Problems to solve:
A. Condense the paragraph that opens "Unveiled yesterday as the final destination" in the Mars 2020 article below into a short bulleted list that keeps its main facts.
B. Answer these questions from the Mars 2020 article below, one line each:
(i) How many candidate locations was Jezero Crater picked from?
(ii) How many different types of rock does the area have that the rover could sample?
(iii) How far back do the crater's landforms reach, according to Thomas Zurbuchen?
C. Extend the article below about the Mars 2020 landing site in Jezero Crater, continuing from its final paragraph.

─── Supplied passage

Five years after the Mars 2020 project was first announced, we finally have a landing spot for the next Mars rover. Following a long process of scrutiny and selection, NASA has chosen Jezero Crater as the touchdown area for the Mars 2020 rover.
Unveiled yesterday as the final destination of the next robotic mission to Mars, Jezero Crater was picked out of more than 60 candidate locations — all with great scientific potential for the Mars 2020 mission. Once an ancient river delta, the 28-mile-wide crater is rife with geologic diversity and is currently seen as the best hope of finding signs of past life on the red planet.
As the Inquisitr previously reported, Jezero Crater was already viewed as a prime location for biosignatures of past microbial life on Mars. The area boasts at least five different types of rock that could be sampled by the Mars 2020 rover — which will hopefully provide unparalleled insight into the habitability of the red planet.
“The landing site in Jezero Crater offers geologically rich terrain, with landforms reaching as far back as 3.6 billion years old, that could potentially answer important questions in planetary evolution and astrobiology,” said Thomas Zurbuchen, associate administrator for NASA’s Science Mission Directorate. “Getting samples from this unique area will revolutionize how we think about Mars and its ability to harbor life.”
This is it! Picked after a lengthy search, Jezero Crater on #Mars has many things we hope to explore by landing our #Mars2020 rover there. In this crater, ancient water carved channels & transported sediments to form fans + deltas we want to learn about: https://t.co/ppfcAbw3fz pic.twitter.com/FIn1DivG9I
— NASA (@NASA) November 19, 2018
One of the main reasons why the Mars 2020 rover is going to Jezero Crater are the ancient sedimentary rocks deposited on the now dried-up lakebed. Exquisitely preserved thanks to Mars’ lack of plate tectonics, the ancient river delta is filled with clays and carbonates — known for their “high potential” to retain traces of microbial life.

──────
─── Input data

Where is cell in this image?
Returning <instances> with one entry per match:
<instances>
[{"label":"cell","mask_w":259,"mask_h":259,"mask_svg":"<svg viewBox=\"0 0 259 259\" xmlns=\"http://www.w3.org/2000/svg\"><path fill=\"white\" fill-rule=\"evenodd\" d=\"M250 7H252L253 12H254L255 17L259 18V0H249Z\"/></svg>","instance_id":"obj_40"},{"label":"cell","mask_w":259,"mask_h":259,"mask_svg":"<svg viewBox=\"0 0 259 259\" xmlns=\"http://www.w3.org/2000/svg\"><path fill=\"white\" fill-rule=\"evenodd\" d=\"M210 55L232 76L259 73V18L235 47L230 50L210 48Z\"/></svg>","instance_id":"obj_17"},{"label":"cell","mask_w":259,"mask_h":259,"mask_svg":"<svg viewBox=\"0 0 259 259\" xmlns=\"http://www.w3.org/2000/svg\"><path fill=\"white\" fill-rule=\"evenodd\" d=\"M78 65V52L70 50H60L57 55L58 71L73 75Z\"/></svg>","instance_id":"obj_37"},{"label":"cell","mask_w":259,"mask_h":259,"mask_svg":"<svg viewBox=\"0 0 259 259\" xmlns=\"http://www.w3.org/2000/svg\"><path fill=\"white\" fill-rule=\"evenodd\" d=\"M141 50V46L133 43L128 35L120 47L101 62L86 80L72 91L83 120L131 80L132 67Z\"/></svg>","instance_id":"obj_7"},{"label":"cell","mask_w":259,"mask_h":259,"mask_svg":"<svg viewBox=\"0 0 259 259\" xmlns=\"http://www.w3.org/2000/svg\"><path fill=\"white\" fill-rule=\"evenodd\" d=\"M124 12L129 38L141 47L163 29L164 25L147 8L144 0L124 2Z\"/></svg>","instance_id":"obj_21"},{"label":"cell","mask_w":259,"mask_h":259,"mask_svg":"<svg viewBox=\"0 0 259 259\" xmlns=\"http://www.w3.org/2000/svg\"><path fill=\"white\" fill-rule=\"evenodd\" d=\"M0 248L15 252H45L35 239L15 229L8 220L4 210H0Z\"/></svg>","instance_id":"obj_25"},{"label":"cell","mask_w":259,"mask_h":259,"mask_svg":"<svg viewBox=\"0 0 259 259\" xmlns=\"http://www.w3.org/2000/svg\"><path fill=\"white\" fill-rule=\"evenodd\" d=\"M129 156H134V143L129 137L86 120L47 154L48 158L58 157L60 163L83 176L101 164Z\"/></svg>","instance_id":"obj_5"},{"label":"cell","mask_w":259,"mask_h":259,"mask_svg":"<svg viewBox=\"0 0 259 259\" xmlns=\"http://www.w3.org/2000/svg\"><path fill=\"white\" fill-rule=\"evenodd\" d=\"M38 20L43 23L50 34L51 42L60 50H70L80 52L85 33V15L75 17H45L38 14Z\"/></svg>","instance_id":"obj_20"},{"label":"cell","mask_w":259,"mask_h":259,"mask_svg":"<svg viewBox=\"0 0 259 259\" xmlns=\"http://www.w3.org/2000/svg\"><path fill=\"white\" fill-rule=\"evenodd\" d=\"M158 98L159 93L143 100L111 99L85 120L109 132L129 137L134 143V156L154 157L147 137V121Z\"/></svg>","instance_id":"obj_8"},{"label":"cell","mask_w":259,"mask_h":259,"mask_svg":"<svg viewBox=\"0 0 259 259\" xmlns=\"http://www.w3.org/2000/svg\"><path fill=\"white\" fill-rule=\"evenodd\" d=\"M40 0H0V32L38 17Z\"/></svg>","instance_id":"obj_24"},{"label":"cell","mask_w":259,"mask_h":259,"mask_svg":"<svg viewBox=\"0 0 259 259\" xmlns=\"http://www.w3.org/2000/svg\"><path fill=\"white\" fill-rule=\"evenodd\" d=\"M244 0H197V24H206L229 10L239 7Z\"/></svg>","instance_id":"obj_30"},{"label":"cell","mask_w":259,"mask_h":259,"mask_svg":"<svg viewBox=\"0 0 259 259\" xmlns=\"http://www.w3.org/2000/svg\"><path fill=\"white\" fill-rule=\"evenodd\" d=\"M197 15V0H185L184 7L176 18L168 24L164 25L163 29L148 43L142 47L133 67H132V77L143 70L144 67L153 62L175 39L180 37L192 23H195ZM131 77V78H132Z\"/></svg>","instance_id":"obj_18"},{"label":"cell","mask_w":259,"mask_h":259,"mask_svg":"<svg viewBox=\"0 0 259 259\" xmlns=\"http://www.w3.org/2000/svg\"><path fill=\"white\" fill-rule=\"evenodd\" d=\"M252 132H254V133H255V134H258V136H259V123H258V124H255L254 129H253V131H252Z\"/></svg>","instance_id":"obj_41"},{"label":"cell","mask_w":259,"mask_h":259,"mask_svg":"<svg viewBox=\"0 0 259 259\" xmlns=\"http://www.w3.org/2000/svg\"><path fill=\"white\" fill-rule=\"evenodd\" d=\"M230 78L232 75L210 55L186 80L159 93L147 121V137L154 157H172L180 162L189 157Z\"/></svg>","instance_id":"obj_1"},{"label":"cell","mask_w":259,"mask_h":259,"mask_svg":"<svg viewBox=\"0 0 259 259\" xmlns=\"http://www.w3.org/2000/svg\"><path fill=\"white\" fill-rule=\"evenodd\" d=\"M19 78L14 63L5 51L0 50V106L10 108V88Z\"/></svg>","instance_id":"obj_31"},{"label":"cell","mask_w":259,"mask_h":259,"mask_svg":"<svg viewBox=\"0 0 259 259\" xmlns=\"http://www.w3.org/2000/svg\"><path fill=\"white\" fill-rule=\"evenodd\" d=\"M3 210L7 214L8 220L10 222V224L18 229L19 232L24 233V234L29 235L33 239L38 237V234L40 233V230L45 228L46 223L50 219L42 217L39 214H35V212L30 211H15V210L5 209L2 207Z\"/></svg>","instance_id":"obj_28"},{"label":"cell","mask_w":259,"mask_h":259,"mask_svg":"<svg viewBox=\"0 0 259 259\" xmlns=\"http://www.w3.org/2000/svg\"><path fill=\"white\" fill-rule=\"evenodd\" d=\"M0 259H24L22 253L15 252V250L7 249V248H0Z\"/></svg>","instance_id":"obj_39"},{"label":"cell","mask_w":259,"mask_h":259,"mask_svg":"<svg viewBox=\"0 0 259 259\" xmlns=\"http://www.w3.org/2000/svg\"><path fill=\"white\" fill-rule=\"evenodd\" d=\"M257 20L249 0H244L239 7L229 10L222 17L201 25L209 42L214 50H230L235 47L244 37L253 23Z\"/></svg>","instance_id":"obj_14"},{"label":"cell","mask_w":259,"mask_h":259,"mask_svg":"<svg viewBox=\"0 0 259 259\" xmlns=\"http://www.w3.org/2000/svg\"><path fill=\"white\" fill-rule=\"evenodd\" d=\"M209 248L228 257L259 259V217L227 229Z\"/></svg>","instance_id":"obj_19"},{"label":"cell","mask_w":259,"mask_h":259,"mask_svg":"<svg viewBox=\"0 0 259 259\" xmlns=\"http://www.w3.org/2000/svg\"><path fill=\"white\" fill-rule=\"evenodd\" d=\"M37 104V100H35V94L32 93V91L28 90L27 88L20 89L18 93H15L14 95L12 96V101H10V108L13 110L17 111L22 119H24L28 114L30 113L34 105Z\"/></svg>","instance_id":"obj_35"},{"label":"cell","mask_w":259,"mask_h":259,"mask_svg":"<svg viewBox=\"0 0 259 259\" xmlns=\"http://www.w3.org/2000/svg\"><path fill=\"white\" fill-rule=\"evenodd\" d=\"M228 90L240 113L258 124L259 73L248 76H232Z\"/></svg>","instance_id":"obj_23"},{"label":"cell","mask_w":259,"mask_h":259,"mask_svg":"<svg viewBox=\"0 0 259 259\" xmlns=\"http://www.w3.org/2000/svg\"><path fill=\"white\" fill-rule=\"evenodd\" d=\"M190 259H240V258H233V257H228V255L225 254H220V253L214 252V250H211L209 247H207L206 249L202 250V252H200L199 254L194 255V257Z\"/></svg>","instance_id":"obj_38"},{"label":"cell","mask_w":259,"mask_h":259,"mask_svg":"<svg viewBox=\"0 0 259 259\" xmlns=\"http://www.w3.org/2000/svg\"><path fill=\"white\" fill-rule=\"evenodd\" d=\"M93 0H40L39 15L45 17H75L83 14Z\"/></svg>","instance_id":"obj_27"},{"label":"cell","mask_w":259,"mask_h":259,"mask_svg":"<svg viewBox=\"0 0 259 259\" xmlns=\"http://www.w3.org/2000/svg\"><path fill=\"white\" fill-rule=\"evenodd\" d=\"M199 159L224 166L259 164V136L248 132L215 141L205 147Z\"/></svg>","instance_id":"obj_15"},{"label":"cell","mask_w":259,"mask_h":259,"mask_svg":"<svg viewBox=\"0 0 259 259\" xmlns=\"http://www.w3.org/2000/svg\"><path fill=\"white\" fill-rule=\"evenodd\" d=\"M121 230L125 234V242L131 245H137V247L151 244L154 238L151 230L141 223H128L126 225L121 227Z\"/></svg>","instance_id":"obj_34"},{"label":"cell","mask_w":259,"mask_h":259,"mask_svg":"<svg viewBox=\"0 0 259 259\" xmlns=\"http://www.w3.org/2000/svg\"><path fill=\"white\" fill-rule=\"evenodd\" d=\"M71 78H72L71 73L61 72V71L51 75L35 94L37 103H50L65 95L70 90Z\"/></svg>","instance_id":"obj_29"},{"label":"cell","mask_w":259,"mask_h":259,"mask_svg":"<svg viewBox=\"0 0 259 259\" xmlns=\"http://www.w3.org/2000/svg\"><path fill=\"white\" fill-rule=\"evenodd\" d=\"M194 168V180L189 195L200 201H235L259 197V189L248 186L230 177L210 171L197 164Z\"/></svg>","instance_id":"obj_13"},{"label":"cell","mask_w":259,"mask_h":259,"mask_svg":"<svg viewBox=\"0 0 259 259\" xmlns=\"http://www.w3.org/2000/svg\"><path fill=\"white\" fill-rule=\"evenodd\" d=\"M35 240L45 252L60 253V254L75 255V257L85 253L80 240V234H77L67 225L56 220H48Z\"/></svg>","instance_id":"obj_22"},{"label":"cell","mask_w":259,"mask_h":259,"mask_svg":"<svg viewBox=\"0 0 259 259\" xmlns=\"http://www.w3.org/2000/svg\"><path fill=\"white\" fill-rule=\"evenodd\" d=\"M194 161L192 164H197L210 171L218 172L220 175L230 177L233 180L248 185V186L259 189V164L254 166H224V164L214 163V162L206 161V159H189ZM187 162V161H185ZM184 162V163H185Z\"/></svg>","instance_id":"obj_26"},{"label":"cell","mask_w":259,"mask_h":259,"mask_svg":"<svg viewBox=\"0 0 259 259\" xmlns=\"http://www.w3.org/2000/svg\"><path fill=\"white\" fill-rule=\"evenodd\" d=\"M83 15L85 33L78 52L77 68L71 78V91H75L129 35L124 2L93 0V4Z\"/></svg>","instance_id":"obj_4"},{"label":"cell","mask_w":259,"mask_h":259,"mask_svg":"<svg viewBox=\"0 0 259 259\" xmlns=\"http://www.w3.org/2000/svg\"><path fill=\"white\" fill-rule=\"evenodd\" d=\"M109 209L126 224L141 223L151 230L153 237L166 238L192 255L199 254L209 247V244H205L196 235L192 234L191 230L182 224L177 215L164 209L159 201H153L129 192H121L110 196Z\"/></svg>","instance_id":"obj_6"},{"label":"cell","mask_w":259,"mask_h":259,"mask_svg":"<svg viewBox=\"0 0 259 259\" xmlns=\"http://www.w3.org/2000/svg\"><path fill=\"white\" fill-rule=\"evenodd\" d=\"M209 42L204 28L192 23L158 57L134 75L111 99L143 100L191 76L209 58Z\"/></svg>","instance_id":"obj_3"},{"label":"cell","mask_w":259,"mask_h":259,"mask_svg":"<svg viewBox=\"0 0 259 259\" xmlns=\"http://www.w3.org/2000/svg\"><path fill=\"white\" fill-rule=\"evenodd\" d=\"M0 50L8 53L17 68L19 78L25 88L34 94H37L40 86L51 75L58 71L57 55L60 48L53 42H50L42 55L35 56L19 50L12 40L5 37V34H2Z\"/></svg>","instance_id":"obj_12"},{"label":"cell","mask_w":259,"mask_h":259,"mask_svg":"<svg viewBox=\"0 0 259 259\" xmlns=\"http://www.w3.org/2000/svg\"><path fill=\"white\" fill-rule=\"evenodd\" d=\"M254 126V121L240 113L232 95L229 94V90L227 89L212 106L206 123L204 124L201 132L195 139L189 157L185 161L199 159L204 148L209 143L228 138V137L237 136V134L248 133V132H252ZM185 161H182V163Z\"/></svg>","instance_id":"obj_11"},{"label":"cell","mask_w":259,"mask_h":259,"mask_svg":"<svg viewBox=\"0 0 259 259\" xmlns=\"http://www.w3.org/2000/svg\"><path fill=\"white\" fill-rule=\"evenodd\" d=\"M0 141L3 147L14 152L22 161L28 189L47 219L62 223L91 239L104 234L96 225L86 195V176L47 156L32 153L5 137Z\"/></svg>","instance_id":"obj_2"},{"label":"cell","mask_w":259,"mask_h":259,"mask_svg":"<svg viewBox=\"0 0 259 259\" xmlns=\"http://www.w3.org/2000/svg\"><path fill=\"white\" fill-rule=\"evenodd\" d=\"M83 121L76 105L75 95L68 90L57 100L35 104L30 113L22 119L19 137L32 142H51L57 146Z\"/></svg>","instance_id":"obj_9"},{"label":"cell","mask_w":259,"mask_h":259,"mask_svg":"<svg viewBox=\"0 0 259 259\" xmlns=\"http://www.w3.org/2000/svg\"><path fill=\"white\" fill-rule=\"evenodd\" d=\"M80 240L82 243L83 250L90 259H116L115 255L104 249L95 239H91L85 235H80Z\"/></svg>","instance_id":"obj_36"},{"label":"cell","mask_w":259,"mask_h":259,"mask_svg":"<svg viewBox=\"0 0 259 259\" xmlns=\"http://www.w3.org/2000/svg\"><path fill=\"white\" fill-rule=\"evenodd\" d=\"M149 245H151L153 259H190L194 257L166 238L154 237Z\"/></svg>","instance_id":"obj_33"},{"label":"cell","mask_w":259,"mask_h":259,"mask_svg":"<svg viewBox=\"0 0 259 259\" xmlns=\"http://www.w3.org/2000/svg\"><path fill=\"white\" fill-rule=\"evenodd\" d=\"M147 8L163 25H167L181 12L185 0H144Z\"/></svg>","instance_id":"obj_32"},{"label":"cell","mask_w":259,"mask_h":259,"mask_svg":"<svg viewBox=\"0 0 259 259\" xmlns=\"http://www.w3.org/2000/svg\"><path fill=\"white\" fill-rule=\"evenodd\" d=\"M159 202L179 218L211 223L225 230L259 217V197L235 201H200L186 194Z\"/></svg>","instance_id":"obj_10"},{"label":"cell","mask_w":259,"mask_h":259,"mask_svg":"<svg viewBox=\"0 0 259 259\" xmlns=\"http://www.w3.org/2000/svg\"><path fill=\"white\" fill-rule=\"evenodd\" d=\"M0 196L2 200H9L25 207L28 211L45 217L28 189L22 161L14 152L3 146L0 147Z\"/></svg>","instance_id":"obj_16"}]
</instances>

──────

Numbered responses:
A.
- Jezero Crater was announced as the landing site for the next robotic mission to Mars.
- It was chosen from more than 60 candidate locations, all with great scientific potential.
- The crater is 28 miles wide and was once an ancient river delta.
- It has great geologic diversity.
- It is seen as the best hope of finding signs of past life on Mars.

B.
(i) More than 60.
(ii) At least five.
(iii) As far back as 3.6 billion years.

C.
As NASA points out, the lake-delta system at Jezero Crater “could have collected and preserved ancient organic molecules and other potential signs of microbial life from the water and sediments that flowed into the crater billions of years ago.” The rover will collect several soil and rock samples and store them in a cache on the Martian surface for later pick-up by a future Mars mission.
Another plus for the Mars 2020 mission is that Jezero Crater is located in one of the “oldest and most scientifically interesting landscapes Mars has to offer” — Isidis Planitia, a massive plain just north of the Martian equator.
This giant impact basin was originally targeted as a landing spot for the European Beagle 2 mission, sent out to drill the area and search for signs of alien life back in 2003. However, the tiny British probe never made it to Isidis Planitia and was lost somewhere on the Martian surface, as the Inquisitr reported a few years ago.
While landing on Isidis Planitia is definitely a hard job to pull off, the Mars 2020 rover is poised to have a more auspicious fate. The car-sized robot will descend on the western edge of the plain — where Jezero Crater is located — and will rely on a novel feature called Terrain Relative Navigation (TRN) to guide itself to safe ground, NASA explained.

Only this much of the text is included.